Clinical Briefs
By Louis Kuritzky, MD
A Strategy to Reduce Cardiovascular Disease by More Than 80 Percent
Despite impressive results in cardiovascular risk reduction by applying an individual treatment (eg, statin, antihypertensive), the effect of multiple risk factor reduction has been much more elusive to quantify. Wald and Law suggest that the literature supports consideration of a combination product they call the Polypill which is a multicomponent pill containing treatments which have demonstrated efficacy to reduce CV end points by means of LDL reduction, blood pressure control, attenuation of platelet aggregability, and reduction of homocysteine (although data referable to homocysteine is predominantly observational at this time). They base their suggested composition of the Polypill upon numerous large randomized, controlled trials and metaanalyses.

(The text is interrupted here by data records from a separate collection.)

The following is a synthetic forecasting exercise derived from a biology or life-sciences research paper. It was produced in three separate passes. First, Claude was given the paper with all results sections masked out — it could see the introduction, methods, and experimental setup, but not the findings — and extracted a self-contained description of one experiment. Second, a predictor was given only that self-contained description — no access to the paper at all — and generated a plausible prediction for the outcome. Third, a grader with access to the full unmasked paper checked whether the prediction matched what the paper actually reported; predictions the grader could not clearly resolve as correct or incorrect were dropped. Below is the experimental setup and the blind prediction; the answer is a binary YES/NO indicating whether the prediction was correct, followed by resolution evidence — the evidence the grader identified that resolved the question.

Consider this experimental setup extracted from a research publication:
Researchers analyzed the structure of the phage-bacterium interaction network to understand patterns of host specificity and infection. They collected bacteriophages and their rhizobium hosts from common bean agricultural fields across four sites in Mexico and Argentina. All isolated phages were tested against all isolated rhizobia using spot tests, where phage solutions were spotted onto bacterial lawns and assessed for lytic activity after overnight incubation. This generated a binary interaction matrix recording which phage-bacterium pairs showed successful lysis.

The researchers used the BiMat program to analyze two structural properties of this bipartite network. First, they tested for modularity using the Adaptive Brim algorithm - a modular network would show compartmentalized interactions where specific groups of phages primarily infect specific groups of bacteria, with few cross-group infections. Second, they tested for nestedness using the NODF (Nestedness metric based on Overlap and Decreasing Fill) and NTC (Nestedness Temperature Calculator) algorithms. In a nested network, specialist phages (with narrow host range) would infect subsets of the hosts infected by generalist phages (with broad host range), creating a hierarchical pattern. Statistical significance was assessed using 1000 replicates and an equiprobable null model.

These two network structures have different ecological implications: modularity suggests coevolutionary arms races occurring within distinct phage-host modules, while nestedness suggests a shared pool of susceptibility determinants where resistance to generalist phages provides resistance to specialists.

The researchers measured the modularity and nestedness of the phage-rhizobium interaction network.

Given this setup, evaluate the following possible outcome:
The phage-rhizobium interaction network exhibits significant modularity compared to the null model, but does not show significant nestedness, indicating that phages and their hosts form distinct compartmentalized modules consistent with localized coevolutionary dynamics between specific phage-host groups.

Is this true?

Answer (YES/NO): NO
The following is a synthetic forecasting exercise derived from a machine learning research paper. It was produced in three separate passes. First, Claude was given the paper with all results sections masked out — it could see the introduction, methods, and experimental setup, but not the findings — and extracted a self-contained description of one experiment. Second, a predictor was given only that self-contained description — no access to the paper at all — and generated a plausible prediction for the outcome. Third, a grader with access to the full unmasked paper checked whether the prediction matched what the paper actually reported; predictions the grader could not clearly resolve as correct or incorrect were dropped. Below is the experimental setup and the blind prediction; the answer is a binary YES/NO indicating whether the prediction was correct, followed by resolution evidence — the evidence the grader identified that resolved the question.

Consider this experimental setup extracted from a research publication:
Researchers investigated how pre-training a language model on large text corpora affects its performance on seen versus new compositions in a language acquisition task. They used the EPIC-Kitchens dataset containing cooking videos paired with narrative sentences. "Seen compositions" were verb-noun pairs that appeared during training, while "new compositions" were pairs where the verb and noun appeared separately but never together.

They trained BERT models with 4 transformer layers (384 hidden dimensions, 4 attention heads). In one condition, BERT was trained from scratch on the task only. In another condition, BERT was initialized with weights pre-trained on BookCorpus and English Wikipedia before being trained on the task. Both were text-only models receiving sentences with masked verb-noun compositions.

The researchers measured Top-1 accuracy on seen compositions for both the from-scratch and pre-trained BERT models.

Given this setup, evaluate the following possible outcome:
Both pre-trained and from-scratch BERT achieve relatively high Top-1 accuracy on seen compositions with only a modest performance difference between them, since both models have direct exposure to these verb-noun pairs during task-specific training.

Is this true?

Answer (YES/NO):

Their suggested Polypill would contain either atorvastatin 10 mg or simvastatin 40 mg, 3 different antihypertensives at half-standard dose (thiazide + ARB + CCB would be best tolerated, but thiazide + beta blocker + ACE would be less expensive, albeit at almost triple that adverse effect incidence profile), folic acid 800 mg and 75 mg of ASA. Wald and Law are remarkably optimistic in their anticipation of benefits for persons older than 55 without previous CV end points: They claim, "As 96% of deaths from IHD or stroke occur in people aged 55 and over, treating everyone in this group would prevent nearly all such deaths." They go on to opine that risk factor measurement prior to institution of the Polypill would be unnecessary, since risk reduction has been demonstrated regardless of initial risk level. Wald and Law acknowledge the radical nature of their suggestions, but support the rationale with highly attractive potential benefits.
Wald NJ, Law MR. Prog Cardiovasc Dis. 2003;46:31-38.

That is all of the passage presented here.